Exercise text:

Projects
Slum Heat Risk
About one in three urban residents of the Global South live in slums. The global slum population is about 1 billion. This number will double in the next three decades due to urbanization and rising inequality. We believe that slum neighborhoods are much hotter than city mean conditions. Our goal is to quantify dry heat (air temprature) and humid heat (wet-bulb temperature) risk in slum neighborhoods, using mobile sensors, station mesonets, and satellite monitoring.
Biking for Science
We deploy smart environmental sensors for monitoring and mapping heat stress and air quality in urban environments. Installed on public and private bicycles, these sensors measure health-related environmental variables (temperature, humidity, carbon dioxide, ozone and particulate matter) and tag the measurements with spatial coordinate information using the cyclist’s smart phone. Participating cyclists become citizen scientists, collecting data as they travel city streets.
Climate Model
We use NCAR’s Earth System Model to study the effects of land use and land use change on surface climate. Factorial numerical experiments aim to isolate the intrinsic biophysical mechanism and land-atmosphere feedback. Another focus is application of subgrid data and parameterizations in study of local land effects (urban, small land clearing, cropland expansion, lake), often involving comparison with paired eddy covariance observations and diagnostic analysis of surface energy balance change.
Taihu Eddy Flux Mesonet
Lake Taihu is a large (area 2400 km2) and shallow (mean depth 1.9 m) freshwater lake in Eastern China. In a long-term monitoring program called Taihu Eddy Flux Mesonet, we measure CO2, CH4, N2O, energy, water and momentum fluxes across the lake, using eddy covariance and micrometeorological instruments. Data are used to improve lake-air parameterizations, to quantify evaporation reponse to climate warming, and to understand the role of algae in greenhouse gas fluxes.

Provided records:

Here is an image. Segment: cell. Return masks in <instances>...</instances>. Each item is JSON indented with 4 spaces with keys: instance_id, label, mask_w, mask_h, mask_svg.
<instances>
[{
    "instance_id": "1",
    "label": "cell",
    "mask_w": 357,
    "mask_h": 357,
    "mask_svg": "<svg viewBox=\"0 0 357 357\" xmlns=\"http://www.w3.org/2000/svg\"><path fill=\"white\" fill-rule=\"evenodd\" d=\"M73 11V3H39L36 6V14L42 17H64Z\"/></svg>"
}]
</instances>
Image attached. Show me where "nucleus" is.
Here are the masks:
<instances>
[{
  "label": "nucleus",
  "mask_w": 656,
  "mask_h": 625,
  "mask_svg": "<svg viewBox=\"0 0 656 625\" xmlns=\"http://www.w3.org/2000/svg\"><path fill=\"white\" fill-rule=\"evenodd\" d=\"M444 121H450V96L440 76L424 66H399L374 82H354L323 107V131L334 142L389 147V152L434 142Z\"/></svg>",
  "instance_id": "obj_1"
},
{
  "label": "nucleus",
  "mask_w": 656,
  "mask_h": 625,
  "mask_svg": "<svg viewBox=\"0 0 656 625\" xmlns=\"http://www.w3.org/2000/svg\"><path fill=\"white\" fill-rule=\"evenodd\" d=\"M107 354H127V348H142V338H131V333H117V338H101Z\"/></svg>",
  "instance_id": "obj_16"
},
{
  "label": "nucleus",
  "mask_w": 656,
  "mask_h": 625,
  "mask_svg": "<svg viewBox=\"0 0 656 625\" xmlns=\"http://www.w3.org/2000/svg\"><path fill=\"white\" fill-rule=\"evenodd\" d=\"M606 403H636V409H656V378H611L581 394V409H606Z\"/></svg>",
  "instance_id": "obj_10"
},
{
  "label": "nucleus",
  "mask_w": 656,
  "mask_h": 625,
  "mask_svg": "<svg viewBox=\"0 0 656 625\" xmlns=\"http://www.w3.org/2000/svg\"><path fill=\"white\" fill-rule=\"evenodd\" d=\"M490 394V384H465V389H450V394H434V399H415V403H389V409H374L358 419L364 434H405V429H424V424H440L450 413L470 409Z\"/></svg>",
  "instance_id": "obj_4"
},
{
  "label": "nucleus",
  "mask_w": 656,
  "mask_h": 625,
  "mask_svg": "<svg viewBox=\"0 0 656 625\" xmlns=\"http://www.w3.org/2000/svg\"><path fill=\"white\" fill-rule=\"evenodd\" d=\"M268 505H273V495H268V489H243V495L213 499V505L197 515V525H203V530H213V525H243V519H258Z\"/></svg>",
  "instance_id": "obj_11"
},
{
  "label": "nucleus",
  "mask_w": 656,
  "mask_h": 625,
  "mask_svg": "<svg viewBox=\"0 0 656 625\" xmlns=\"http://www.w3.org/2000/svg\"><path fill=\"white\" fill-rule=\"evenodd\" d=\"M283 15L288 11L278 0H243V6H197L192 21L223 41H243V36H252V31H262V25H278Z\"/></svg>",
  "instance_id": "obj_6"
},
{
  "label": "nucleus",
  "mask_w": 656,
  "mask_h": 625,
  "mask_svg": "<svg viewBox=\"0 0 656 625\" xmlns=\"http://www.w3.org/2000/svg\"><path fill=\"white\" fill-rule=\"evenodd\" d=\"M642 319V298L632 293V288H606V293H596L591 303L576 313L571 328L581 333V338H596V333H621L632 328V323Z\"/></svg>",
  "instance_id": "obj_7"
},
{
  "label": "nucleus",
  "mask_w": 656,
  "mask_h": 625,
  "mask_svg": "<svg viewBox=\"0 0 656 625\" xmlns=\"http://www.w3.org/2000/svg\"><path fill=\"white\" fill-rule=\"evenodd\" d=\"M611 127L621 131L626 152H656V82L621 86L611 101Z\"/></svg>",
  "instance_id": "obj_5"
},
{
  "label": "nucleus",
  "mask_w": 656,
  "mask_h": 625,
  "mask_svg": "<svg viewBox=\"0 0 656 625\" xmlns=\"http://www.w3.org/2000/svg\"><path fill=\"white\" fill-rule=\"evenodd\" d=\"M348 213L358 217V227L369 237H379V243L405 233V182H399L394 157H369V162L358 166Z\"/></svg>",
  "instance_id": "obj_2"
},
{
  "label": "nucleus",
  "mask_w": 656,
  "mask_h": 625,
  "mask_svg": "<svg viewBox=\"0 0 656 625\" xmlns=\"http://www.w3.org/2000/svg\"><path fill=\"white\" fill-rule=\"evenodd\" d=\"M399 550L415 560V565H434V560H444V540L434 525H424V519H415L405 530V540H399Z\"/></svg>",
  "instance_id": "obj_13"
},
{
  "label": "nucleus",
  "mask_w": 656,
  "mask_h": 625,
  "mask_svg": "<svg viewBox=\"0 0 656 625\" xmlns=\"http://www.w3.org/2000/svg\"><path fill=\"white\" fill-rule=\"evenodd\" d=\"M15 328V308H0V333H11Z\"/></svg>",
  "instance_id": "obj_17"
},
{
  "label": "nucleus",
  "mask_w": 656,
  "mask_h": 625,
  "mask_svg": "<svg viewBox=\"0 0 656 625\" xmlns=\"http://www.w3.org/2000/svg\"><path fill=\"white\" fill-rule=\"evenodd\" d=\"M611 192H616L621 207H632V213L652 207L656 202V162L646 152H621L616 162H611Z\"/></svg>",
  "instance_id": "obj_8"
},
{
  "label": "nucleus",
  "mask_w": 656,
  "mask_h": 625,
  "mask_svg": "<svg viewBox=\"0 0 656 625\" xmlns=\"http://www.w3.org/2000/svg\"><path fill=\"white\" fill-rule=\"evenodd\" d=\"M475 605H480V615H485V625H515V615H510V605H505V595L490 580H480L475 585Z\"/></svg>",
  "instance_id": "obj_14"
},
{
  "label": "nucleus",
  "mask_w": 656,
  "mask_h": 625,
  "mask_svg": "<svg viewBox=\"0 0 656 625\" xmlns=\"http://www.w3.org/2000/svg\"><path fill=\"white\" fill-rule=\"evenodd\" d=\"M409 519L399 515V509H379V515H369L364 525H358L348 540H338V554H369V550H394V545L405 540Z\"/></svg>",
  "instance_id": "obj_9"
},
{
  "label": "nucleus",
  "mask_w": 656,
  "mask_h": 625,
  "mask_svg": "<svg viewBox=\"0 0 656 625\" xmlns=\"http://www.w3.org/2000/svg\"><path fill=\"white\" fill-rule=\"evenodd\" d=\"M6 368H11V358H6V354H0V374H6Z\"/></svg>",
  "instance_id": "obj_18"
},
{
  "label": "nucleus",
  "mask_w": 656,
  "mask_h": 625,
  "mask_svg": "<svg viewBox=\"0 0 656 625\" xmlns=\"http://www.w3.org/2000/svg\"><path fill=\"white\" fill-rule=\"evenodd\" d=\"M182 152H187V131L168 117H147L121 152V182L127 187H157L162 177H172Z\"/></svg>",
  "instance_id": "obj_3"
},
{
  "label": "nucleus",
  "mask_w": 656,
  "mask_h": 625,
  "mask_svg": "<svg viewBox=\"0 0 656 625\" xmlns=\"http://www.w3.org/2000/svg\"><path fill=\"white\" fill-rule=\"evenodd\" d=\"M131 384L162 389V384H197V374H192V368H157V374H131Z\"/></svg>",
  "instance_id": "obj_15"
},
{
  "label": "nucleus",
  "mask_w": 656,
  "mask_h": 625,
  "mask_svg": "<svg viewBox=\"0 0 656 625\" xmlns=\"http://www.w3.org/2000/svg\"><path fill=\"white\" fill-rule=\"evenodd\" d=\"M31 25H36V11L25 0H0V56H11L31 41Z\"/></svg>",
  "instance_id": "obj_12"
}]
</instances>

Work task:
In the projects text, what is the mean depth of Lake Taihu? The entries are separate material and have nothing to do with the projects text.

Task solution:
1.9 m